§ **Problem**
Would you please transcribe the records below exactly, leaving out the pictures?

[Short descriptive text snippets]

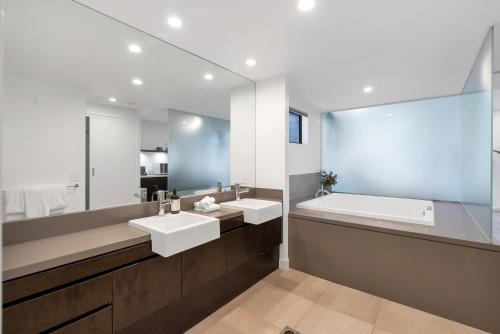 un bagno con due lavandini e un grande specchio di Infinity's Edge - Poolside Retreat at Temple Resort a Craiglie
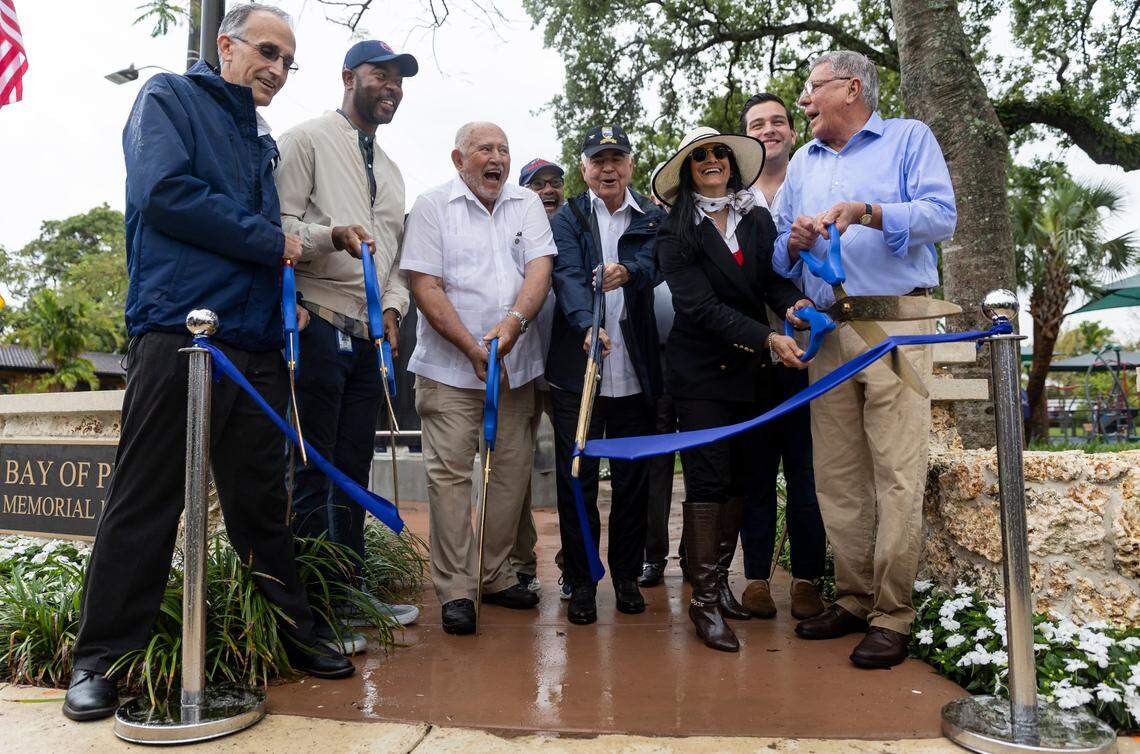 District 4 Commissioner Manolo Reyes, far right, cuts a ribbon during a commemoration event at the Bay of Pigs Memorial Park on Wednesday, April 12, 2023, in Miami. Reyes unveiled a new monument to honor the Cubans who participated in the Bay of Pigs Invasion and showed improvements made to the park.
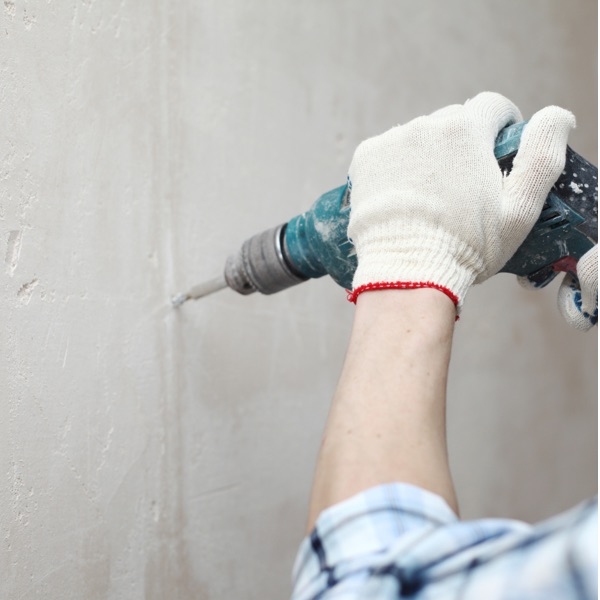 Handwerker bohrt in eine Wand.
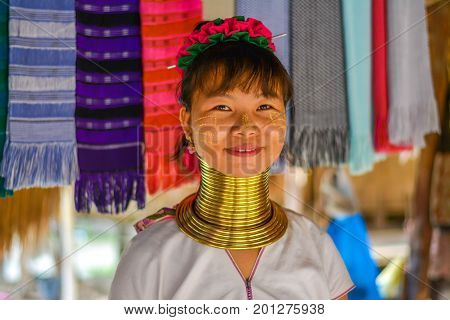 CHIANG MAI, THAILAND - July 10, 2017: Karen hill-tribe (Long Neck) woman weaving fabrics for a living at her house.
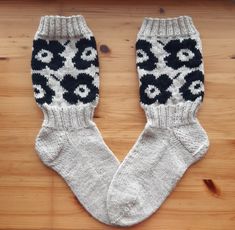 a pair of white socks with black and white designs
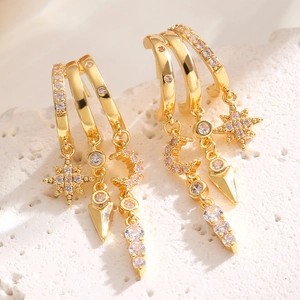 Macro detail of gold layered star and moon earrings with cubic zirconia charms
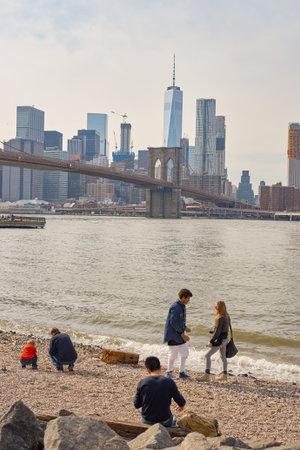 NEW YORK - CIRCA MARCH, 2016: Brooklyn Bridge in the daytime. The Brooklyn Bridge is connects the boroughs of Manhattan and Brooklyn by spanning the East River.のeditorial素材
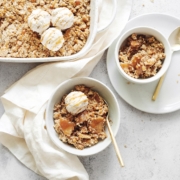 A baking dish and bowls of caramel apple crisp topped with ice cream
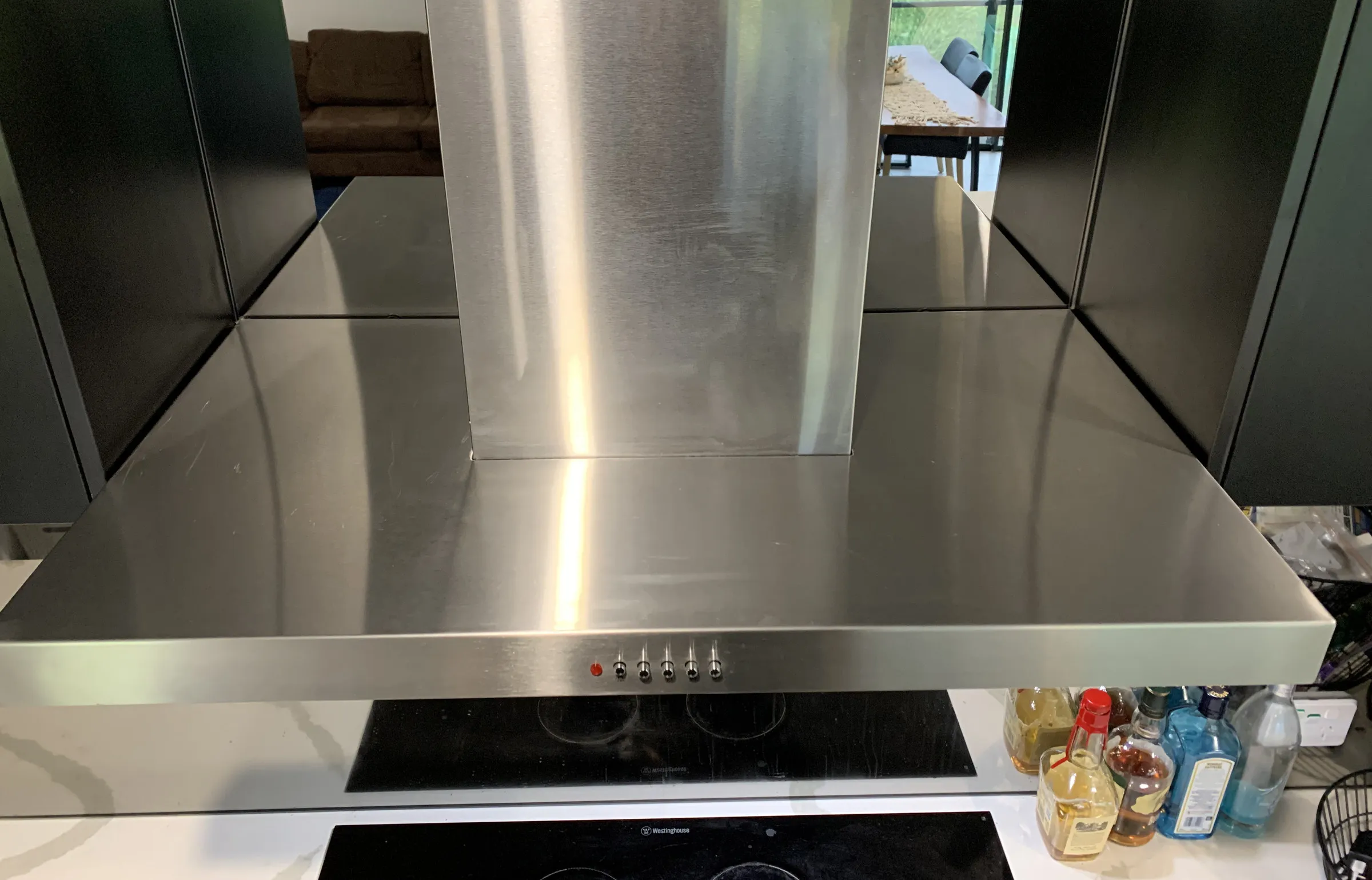 The same rangehood after cleaning, with polished stainless steel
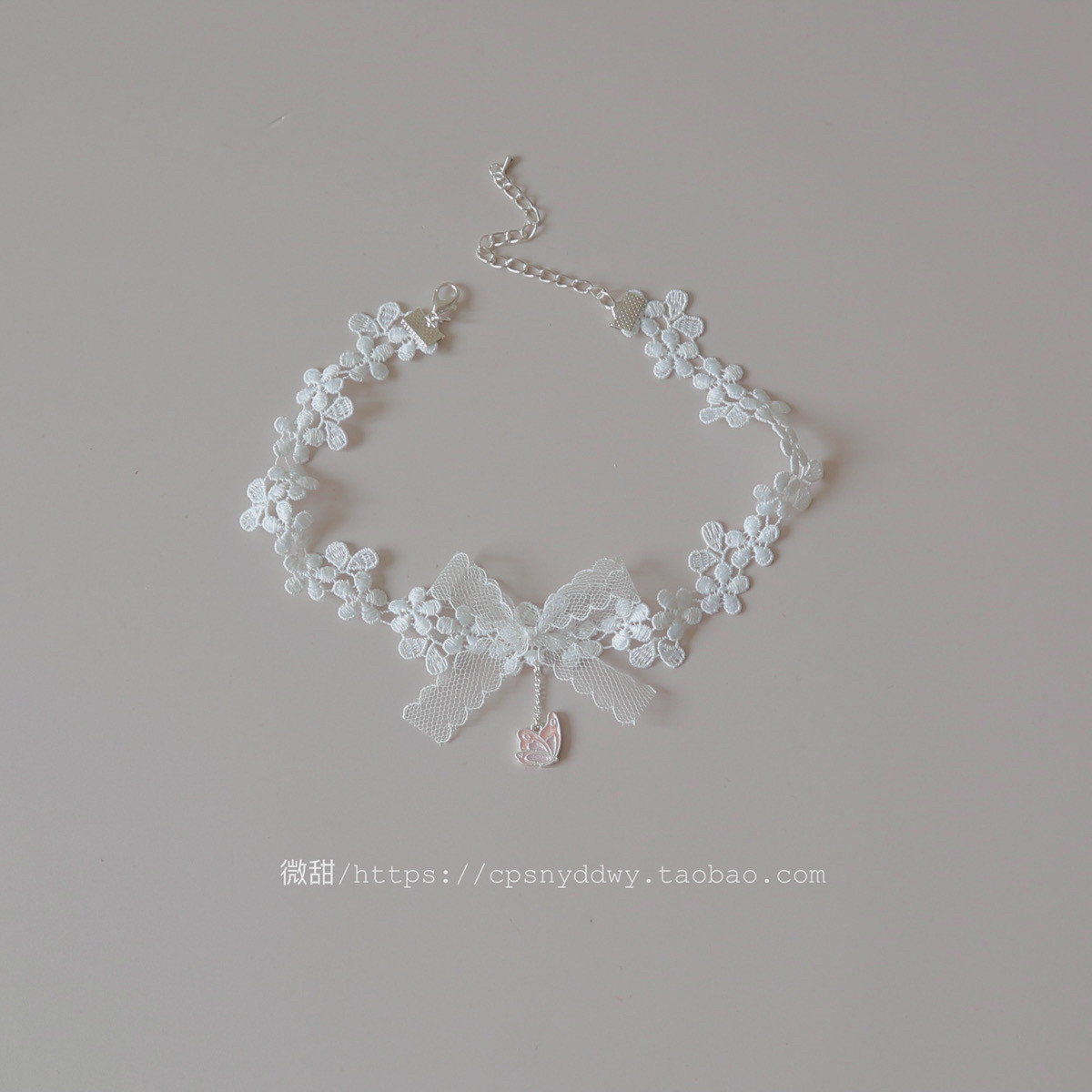 A super cute white lace choker with floral and butterfly design, perfect for a sweet and girly look. Also available: a new style neckband/collarbone chain necklace.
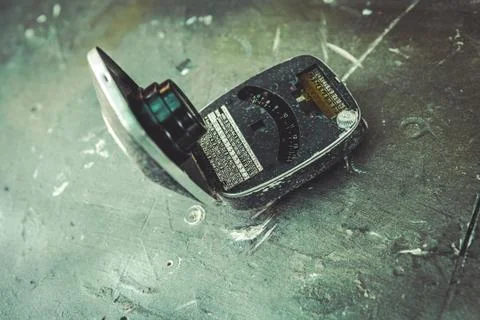 Old Exposure meter on the table. TONED IMAGE. Stock Photos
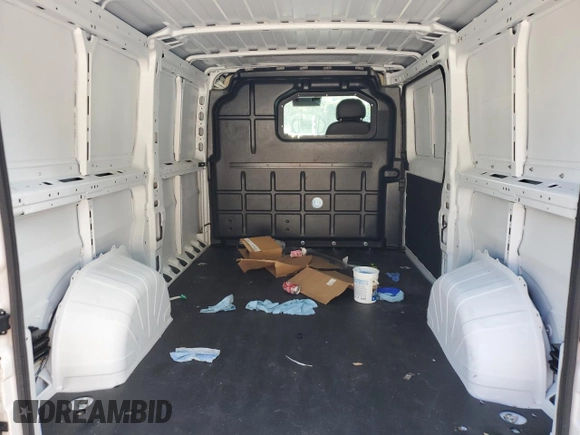 2023 Ram ProMaster Cargo with VIN 3C6LRVVG5PE589982, listed as a Copart auction lot 65990094 with 11,410 mi miles and Salvage Title. Bid and sale history available at DreamBid. Image 10.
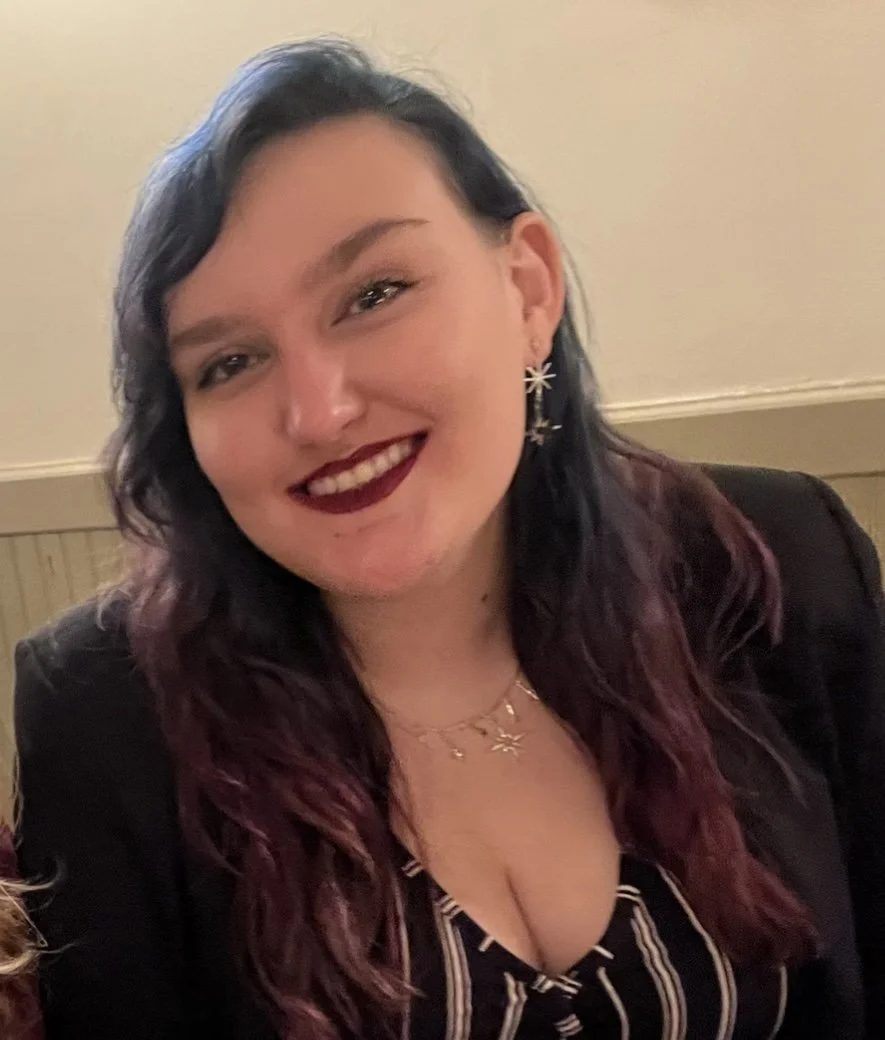 jordan valiquette wearing a black jacket and star earrings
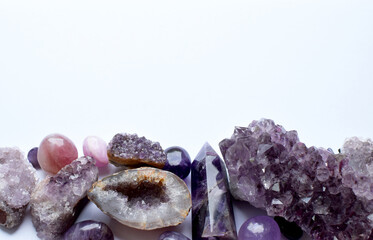 Wall Mural - Beautiful druses of natural purple mineral amethyst on a white background. Healing chakra crystals. Copy space.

§ **Reply**
 un bagno con due lavandini e un grande specchio di Infinity's Edge - Poolside Retreat at Temple Resort a Craiglie
 District 4 Commissioner Manolo Reyes, far right, cuts a ribbon during a commemoration event at the Bay of Pigs Memorial Park on Wednesday, April 12, 2023, in Miami. Reyes unveiled a new monument to honor the Cubans who participated in the Bay of Pigs Invasion and showed improvements made to the park.
 Handwerker bohrt in eine Wand.
 CHIANG MAI, THAILAND - July 10, 2017: Karen hill-tribe (Long Neck) woman weaving fabrics for a living at her house.
 a pair of white socks with black and white designs
 Macro detail of gold layered star and moon earrings with cubic zirconia charms
 NEW YORK - CIRCA MARCH, 2016: Brooklyn Bridge in the daytime. The Brooklyn Bridge is connects the boroughs of Manhattan and Brooklyn by spanning the East River.のeditorial素材
 A baking dish and bowls of caramel apple crisp topped with ice cream
 The same rangehood after cleaning, with polished stainless steel
 A super cute white lace choker with floral and butterfly design, perfect for a sweet and girly look. Also available: a new style neckband/collarbone chain necklace.
 Old Exposure meter on the table. TONED IMAGE. Stock Photos
 2023 Ram ProMaster Cargo with VIN 3C6LRVVG5PE589982, listed as a Copart auction lot 65990094 with 11,410 mi miles and Salvage Title. Bid and sale history available at DreamBid. Image 10.
 jordan valiquette wearing a black jacket and star earrings
 Wall Mural - Beautiful druses of natural purple mineral amethyst on a white background. Healing chakra crystals. Copy space.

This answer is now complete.